Dataflows Lineage V2

Models

Dataflow

Python object used to define a dataflow object to be created create_or_replace_dataflows.

Attributes:

Name Required Type Description
external_id TRUE str The external id of the dataflow object. To access this dataflow object uniquely.. “API/” previx is required.
title FALSE str Title of the dataflow.
description FALSE str The description of the dataflow.
content FALSE str The transformation logic, SQL statement.
group_name FALSE str The name of the dataflow source group that the dataflow belongs to. Case sensitive. If an exact match is found then it would be used, otherwise it will create a new dataflow source group.
       

DataflowPathObject

Python object used to define a lineage path.

Attributes:

Name Required Type Description
otype TRUE str Type of the object for this lineage segment. (table, attibute, dataflow, etc)
key TRUE str ULM key to identify the lineage path object

DataflowPayload

Python object used to define dataflow objects and lineage paths to be created create_or_replace_dataflows.

Attributes:

Name Required Type Description
dataflow_objects FALSE list The external id of the dataflow object. To access this dataflow object uniquely.. “API/” previx is required.
paths FALSE list “paths” is an array of “path”s. Each “path” specifies the details of sources (-> dataflows) -> targets lineage by listing elements of each step, or “segment”, of the lineages in order.Each “segment” may contain data objects and/or dataflows, but the first and the last “segment” of a “path” SHOULD NOT contain any dataflows.
       

DataflowPatchItem

Python object used to define dataflow items to update/patch patch_dataflows.

Attributes:

Name Required Type Description
id TRUE str The id of the dataflow object.
title FALSE str Title of the dataflow.
description FALSE str The description of the dataflow.
content FALSE str The transformation logic, SQL statement.
group_name FALSE str The name of the dataflow source group that the dataflow belongs to. Case sensitive. If an exact match is found then it would be used, otherwise it will create a new dataflow source group.
       

Methods

Methods

get_dataflows

get_dataflows(object_ids: list, query_params: DataflowParams) -> DataflowPayload

Get Dataflow objects with related lineage paths

Args:

  • object_ids (list): Optional argument to filter dataflow object by.
  • query_params: (DataflowParams) : Filter by param (id, external_id)

Returns:

  • DataFlowPayload: Resulting object containing a list of requested DataFlow objects and their lineage paths.
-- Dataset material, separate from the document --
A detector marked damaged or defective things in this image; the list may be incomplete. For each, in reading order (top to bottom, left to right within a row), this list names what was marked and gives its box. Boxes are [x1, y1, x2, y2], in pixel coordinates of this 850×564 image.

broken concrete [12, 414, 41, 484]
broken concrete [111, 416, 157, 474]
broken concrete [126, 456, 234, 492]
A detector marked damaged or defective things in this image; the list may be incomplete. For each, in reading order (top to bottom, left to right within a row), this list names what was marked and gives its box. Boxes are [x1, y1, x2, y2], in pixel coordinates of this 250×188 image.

create_or_replace_dataflows

create_or_replace_dataflows(payload: DataflowPayload) -> list[JobDetailsDataflowPost]

Create/Replace Dataflow objects with related lineage paths

Args:

  • payload (DataflowPayload): Data Class containing lsts of DataFlow and DataFlowPaths objects create or update.

Returns:

  • List of JobDetails: Status report of the executed background jobs.

update_dataflows

update_dataflows(payload: list[DataflowPatchItem] -> list[JobDetailsDataflowPost]
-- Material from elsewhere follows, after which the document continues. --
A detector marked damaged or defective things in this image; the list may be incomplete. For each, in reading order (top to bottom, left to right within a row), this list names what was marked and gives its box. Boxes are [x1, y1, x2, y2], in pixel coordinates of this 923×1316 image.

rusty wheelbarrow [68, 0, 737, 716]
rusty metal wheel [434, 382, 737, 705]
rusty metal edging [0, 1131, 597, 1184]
Update Dataflow objects definition. This method cannot be used to update lineage paths.

Args:

  • payload (DataflowPatchItem(list)): List of DataFlows (DataFLowPatchItem) to update

Returns:

  • List of JobDetails: Status report of the executed background jobs.

delete_dataflows

delete_dataflows(object_ids: list, query_params: DataflowParams) -> list[JobDetailsDataflowPost]

Get Dataflow objects with related lineage paths

Args:

  • object_ids (list): Optional argument to filter dataflow object by.
  • query_params: (DataflowParams) : Filter by param (id, external_id)

Returns:

  • List of JobDetails: Status report of the executed background jobs.

Examples

See /examples/example_dataflow.py.